Melba first experienced racism at birth.  There was a problem with her delivery because she was a good-sized baby; the doctor who delivered her used forceps and injured her scalp.  A few days later, Melba developed an infection at the forceps site.  At the white hospital in Arkansas which "reluctantly treated the families of black men who worked on the railroad", a doctor operated to insert a drainage system beneath the infant Melba's scalp.

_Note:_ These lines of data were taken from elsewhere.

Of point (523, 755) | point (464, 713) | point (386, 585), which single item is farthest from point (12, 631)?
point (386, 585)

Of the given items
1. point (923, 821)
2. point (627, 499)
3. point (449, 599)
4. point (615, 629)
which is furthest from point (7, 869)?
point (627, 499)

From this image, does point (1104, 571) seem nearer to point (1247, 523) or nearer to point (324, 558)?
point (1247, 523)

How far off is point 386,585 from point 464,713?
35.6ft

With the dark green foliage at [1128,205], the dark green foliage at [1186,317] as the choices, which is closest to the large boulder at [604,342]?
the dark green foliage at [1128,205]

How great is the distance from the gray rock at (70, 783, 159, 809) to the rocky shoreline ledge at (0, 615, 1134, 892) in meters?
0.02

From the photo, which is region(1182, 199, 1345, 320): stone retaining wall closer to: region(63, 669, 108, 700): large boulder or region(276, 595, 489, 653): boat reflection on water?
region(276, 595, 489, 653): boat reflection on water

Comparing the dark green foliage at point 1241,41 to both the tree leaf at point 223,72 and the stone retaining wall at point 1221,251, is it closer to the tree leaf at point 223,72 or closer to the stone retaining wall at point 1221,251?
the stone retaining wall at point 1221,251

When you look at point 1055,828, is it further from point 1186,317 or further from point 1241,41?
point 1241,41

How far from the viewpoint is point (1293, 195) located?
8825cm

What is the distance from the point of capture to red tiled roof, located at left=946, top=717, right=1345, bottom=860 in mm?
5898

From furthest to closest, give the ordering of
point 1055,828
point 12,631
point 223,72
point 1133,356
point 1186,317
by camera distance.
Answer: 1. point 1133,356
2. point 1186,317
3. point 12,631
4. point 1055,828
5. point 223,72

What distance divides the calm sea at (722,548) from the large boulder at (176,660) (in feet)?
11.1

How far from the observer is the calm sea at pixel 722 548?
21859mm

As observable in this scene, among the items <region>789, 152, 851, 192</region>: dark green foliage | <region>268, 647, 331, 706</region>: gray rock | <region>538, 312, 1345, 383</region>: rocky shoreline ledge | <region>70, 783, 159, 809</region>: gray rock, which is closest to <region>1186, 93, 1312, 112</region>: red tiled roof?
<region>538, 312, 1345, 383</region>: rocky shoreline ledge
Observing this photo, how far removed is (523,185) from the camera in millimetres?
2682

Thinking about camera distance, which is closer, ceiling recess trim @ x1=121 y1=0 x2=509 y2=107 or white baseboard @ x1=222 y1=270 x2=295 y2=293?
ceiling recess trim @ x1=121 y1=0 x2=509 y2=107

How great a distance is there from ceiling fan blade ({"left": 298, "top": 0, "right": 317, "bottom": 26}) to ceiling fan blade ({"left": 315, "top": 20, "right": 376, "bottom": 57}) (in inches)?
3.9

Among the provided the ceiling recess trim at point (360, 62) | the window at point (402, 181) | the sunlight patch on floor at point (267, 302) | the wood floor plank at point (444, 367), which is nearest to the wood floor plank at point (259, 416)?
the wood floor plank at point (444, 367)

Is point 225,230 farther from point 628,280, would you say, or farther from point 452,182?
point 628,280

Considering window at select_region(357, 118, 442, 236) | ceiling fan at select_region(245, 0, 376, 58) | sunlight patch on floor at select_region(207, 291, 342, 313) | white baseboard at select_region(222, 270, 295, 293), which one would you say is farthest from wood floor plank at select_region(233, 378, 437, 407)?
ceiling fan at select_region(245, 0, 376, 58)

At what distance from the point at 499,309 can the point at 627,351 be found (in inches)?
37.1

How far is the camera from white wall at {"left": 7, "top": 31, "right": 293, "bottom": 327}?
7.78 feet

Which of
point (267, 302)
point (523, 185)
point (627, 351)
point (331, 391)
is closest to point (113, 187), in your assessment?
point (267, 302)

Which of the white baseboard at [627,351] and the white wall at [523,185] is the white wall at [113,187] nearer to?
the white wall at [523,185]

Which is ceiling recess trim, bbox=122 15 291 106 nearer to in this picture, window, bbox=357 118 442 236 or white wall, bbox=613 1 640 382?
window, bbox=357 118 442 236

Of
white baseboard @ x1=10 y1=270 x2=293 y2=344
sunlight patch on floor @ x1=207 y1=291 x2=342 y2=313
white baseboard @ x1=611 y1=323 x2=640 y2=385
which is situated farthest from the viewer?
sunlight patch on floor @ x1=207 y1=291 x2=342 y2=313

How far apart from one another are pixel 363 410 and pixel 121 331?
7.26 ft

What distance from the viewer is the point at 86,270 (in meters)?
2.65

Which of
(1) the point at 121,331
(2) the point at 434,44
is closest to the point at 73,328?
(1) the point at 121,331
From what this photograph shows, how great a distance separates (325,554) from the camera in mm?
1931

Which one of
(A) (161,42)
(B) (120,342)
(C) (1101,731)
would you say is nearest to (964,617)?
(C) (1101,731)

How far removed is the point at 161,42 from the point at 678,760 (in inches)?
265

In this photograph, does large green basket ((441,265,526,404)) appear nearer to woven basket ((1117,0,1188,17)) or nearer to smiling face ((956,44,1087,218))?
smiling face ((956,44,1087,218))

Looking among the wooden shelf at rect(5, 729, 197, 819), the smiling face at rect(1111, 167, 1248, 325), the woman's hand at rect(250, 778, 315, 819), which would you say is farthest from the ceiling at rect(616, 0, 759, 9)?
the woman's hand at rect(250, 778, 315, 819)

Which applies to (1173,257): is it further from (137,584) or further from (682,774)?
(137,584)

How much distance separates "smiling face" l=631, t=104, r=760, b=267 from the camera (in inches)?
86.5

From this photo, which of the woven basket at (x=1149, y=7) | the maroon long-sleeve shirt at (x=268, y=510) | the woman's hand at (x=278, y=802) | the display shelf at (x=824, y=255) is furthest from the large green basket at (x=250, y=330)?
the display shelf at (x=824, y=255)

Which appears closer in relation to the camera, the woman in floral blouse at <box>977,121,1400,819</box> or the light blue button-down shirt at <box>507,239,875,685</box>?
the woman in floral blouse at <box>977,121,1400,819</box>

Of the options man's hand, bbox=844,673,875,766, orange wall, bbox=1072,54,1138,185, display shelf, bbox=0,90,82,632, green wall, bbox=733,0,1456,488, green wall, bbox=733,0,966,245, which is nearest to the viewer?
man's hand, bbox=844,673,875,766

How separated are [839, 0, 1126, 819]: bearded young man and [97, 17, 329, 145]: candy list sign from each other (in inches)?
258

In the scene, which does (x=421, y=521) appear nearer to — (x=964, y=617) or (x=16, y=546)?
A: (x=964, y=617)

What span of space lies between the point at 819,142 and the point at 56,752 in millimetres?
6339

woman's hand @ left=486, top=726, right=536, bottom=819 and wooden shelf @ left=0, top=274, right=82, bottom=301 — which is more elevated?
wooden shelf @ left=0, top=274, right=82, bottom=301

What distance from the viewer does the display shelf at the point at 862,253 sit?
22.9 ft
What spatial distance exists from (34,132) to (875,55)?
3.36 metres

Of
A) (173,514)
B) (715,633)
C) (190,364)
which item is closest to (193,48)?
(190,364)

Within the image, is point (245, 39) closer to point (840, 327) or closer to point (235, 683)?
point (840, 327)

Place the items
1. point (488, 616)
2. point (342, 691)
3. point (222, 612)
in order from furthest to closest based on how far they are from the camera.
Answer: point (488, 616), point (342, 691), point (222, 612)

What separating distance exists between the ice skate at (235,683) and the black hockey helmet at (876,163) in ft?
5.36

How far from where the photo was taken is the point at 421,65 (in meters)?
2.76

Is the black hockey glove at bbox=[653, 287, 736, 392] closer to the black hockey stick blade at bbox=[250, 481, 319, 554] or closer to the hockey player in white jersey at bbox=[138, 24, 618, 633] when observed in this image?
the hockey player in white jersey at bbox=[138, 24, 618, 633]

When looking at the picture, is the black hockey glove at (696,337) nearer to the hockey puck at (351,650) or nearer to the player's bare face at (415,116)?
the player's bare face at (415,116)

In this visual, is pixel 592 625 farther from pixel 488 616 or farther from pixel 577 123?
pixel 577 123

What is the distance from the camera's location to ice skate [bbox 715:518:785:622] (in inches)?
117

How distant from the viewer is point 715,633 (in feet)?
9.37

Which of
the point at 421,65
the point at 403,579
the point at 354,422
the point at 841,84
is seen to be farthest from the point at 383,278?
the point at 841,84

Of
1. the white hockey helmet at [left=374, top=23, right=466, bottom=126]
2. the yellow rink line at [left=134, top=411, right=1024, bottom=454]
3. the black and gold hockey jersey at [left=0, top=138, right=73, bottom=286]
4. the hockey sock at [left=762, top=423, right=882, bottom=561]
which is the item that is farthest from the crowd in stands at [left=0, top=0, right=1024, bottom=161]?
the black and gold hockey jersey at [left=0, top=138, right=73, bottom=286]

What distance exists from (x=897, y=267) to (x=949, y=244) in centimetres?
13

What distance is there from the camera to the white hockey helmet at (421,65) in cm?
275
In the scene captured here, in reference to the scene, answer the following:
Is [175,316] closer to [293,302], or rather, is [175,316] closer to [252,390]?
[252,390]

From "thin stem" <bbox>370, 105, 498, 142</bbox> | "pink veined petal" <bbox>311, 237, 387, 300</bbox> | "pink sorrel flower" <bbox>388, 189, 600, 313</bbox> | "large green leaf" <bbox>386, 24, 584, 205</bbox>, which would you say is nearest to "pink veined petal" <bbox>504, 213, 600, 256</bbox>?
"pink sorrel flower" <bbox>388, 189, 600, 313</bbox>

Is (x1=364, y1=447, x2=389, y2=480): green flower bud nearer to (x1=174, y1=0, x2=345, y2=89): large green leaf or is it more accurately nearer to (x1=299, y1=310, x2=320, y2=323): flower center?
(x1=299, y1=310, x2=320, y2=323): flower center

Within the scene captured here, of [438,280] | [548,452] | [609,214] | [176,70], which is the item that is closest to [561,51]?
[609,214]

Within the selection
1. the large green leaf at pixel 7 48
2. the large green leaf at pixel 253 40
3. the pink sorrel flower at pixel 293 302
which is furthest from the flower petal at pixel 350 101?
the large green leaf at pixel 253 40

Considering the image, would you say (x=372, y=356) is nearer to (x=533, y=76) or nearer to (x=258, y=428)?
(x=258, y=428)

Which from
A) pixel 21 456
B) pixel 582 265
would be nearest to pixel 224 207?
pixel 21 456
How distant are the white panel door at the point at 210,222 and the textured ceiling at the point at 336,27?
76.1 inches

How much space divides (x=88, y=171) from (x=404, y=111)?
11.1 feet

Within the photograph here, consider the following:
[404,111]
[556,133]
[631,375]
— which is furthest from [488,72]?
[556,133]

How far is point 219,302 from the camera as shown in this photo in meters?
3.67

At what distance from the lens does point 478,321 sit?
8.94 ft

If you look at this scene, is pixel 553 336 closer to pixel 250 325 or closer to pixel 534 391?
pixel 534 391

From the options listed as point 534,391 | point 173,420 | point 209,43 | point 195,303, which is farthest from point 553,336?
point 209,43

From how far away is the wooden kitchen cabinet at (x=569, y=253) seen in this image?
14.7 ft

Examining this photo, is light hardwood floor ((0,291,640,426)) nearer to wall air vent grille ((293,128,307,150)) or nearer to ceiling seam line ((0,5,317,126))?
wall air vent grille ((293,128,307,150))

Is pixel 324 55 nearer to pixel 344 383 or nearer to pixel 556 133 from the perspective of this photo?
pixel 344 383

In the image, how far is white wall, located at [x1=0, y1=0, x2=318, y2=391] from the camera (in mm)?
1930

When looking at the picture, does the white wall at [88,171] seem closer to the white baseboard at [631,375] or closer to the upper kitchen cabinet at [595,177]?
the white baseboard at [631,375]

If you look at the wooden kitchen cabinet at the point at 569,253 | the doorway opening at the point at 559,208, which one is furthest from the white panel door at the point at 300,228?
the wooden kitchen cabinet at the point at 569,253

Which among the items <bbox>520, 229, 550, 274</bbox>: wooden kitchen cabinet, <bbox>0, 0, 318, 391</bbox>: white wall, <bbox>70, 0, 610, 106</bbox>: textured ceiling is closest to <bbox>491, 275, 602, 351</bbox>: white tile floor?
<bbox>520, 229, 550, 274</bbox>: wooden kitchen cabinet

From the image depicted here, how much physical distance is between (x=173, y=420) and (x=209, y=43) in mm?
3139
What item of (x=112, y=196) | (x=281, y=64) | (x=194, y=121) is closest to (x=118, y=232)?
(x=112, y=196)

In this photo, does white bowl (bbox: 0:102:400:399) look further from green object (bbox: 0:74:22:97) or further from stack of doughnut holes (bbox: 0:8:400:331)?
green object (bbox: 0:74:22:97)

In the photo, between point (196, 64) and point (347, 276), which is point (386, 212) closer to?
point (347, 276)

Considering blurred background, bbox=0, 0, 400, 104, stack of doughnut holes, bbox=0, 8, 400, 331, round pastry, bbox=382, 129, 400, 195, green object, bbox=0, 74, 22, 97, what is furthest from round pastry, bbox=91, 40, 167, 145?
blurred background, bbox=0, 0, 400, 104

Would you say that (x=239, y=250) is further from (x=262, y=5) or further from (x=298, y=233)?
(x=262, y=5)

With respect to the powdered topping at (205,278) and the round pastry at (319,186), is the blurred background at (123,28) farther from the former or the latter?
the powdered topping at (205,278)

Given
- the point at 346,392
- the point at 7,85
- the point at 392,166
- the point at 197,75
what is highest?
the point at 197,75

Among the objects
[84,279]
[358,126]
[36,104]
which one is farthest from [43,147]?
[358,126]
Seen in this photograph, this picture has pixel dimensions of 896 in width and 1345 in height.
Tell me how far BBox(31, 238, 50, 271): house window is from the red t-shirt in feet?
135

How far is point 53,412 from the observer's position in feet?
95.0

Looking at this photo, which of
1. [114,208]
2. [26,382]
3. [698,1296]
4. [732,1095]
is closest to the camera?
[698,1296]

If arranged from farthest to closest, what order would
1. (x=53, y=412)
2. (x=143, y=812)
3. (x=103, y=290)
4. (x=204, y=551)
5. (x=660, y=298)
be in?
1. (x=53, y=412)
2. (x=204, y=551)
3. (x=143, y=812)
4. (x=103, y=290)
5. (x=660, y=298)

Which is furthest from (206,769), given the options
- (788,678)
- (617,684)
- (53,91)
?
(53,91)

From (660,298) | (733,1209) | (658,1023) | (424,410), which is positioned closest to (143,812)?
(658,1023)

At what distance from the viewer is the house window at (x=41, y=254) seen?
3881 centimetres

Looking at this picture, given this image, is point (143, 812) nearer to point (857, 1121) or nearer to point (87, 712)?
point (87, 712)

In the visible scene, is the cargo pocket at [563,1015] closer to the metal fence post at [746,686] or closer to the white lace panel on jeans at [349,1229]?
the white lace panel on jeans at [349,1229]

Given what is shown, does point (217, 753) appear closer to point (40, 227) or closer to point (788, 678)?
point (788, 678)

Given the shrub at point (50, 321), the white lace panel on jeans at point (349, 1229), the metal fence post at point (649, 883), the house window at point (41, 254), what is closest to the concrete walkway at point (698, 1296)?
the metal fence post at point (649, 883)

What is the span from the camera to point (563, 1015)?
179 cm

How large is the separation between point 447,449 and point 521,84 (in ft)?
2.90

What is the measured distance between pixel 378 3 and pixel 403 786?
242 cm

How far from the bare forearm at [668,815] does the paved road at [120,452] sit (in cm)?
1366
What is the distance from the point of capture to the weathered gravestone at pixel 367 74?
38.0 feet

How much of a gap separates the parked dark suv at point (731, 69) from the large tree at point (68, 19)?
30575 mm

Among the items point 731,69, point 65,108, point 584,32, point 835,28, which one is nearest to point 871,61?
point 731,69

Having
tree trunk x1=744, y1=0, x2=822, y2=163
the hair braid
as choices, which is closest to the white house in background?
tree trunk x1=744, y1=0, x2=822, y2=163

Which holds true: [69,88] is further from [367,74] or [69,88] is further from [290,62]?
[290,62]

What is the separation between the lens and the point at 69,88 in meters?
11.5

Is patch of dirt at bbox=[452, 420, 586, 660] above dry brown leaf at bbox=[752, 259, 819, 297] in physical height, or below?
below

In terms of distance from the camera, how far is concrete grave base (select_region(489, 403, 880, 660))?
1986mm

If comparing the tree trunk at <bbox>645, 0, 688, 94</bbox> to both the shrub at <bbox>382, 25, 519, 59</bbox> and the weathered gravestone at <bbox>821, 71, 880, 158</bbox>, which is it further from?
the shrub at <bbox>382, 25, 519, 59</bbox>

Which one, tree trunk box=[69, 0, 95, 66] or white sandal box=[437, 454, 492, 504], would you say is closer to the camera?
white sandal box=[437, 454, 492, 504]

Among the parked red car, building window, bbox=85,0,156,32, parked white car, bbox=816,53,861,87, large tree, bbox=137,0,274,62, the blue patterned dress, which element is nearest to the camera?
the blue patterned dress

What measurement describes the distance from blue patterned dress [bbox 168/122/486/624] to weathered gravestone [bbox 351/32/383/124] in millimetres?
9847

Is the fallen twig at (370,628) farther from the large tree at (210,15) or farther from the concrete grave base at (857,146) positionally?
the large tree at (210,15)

Twenty-four hours later, Melba's condition had not improved, but Melba's mother could not find any medical personnel who would take her concerns seriously.  Melba soon developed a high fever and began convulsing, and her mother and grandmother believed she was going to die.  Just by accident, Melba's mother learned from a black janitor who had been present during the baby's operation that the doctor had told his white nurse that Melba's head must be irrigated with Epsom salts and warm water every two or three hours after the procedure.  Mother confronted the nurse, who admitted that what the janitor had said was true, but rationalized her negligence by muttering, "we don't coddle niggers".  Melba's mother performed the Epsom salt treatments herself, and the infant Melba survived (Chapter 1).

Raised in Little Rock, Arkansas, Melba continued to live in an atmosphere of racism.  As a toddler, she could sense the fear that her parents and other adults in her life experienced whenever they were among white people.  By the time she was four, she "was asking questions neither (her) mother nor grandmother cared to answer", about why "all the ugly drinking fountains, the dingy restrooms, and the back of buses" were reserved for 'Colored'" (Chapter 2).